In biomedical research, the outcome of longitudinal studies has been traditionally analyzed using the repeated measures analysis of variance (rm-ANOVA) or more recently, linear mixed models (LMEMs). Although LMEMs are less restrictive than rm-ANOVA in terms of correlation and missing observations, both methodologies share an assumption of linearity in the measured response, which results in biased estimates and unreliable inference when they are used to analyze data where the trends are non-linear, which is a common occurrence in biomedical research. In contrast, generalized additive models (GAMs) relax the linearity assumption, and allow the data to determine the fit of the model while permitting missing observations and different correlation structures.

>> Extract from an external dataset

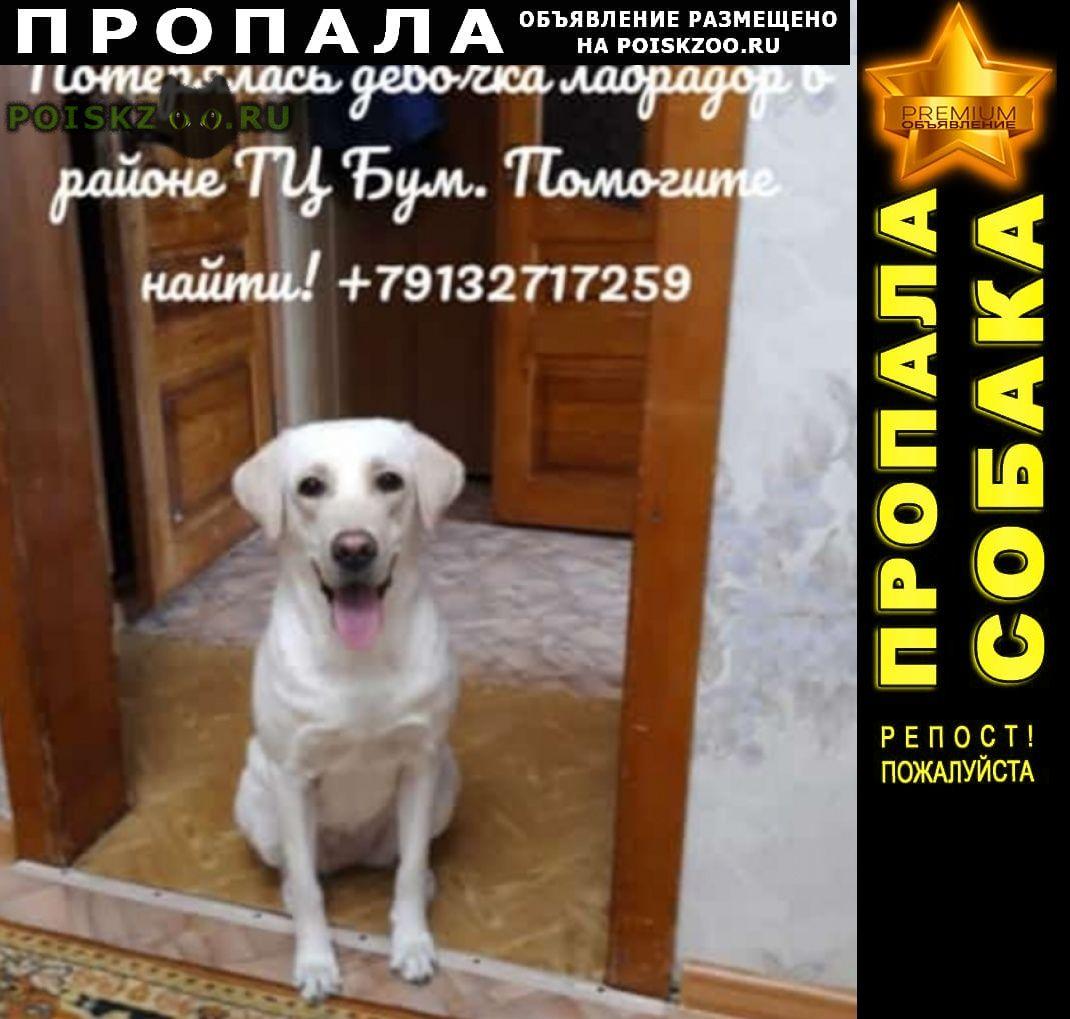 Пропала собака помогите г.Барнаул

Therefore, GAMs present an excellent choice to analyze non-linear longitudinal data in the context of biomedical research. This paper summarizes the limitations of rm-ANOVA and LMEMs and uses simulated data to visually show how both methods produce biased estimates when used on non-linear data. We also present the basic theory of GAMs, and using trends of oxygen saturation in tumors reported in the biomedical literature, we simulate example longitudinal data (2 treatment groups, 10 subjects per group, 6 repeated measures for each group) to demonstrate how these models can be computationally implemented. We show that GAMs are able to produce estimates that are consistent with the trends of biomedical non-linear data even in the case when missing observations exist (with 40% of the observations missing), allowing reliable inference from the data. To make this work reproducible, the code and data used in this paper are available at: https://github.com/aimundo/GAMs-biomedical-research.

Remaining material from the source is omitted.